Most emerging Asian currencies edged up on Tuesday as China's economic growth data held no nasty surprises, but gains were capped by lingering worries that Beijing will allow the yuan to weaken further to support the world's second-largest economy. The Hong Kong dollar, however, hit four-year lows as it fell sharply for a fourth straight session as volatility in the Chinese yuan spilled over to the currency in the former British colony.
China's economic growth eased to 6.8 percent in the fourth quarter from a year earlier, as predicted by many economists, while December factory output, retail sales and investment growth were all slightly weaker than expected, pointing to a further loss of momentum. However, there were no signs of a hard landing that some investors have feared. That caused investors to unwind some of bearish bets in emerging Asian currencies such as Malaysia's ringgit.
"Slowdown concerns remain and that will keep Asia FX still under pressure," said Saktiandi Supaat, head of FX research for Maybank in Singapore. Emerging Asian currencies have been under pressure from worries about a slowing China's economy as it is the largest overseas market to many of regional peers. Spot ringgit rose in thin trading as oil prices stabilised after strong Chinese fuel consumption data. The currency's non-deliverable forwards (NDFs) also strengthened on demand from long-term investors.

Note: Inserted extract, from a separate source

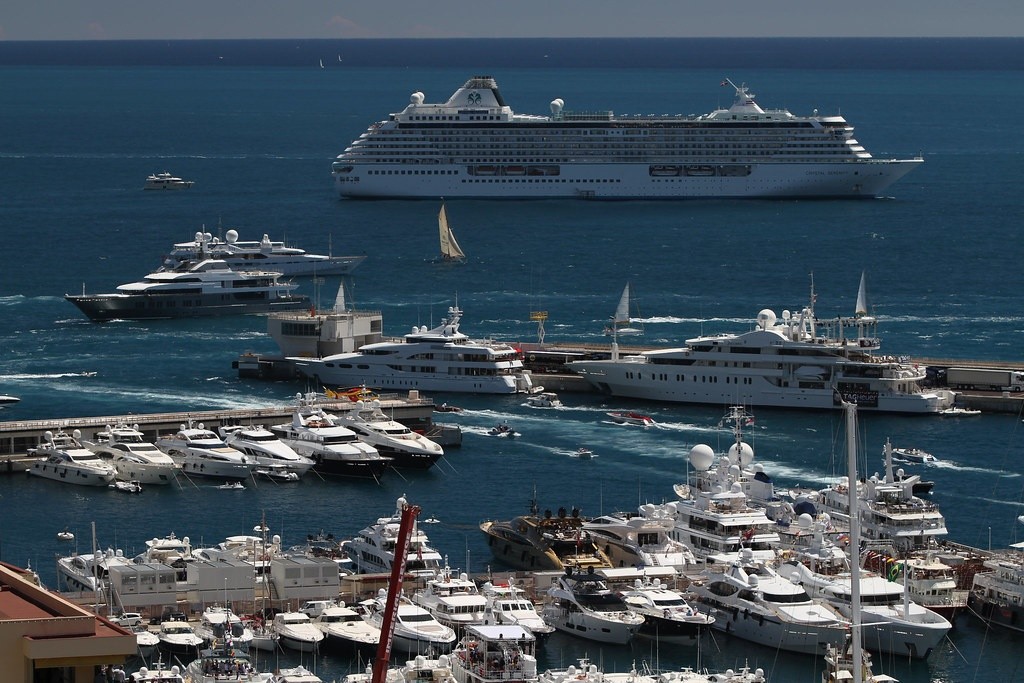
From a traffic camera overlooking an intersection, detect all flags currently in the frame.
[888,563,902,582]
[720,79,729,86]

The Malaysian currency closely tracks crude prices as the country is a major supplier of palm oil and natural liquefied gas. Sentiment towards the ringgit stayed bearish as crude oil prices are unlikely to rebound with the full return of Iran to oil markets seen deteriorating a supply glut. The rupiah gained on some bond inflows to seek higher yields. The Indonesian currency also advanced in NDFs markets. The official Jakarta Interbank Spot Dollar Rate, which the central bank introduced in 2013 to manage exchange rate fluctuations, was fixed at 13,921, slightly firmer than the previous 13,931.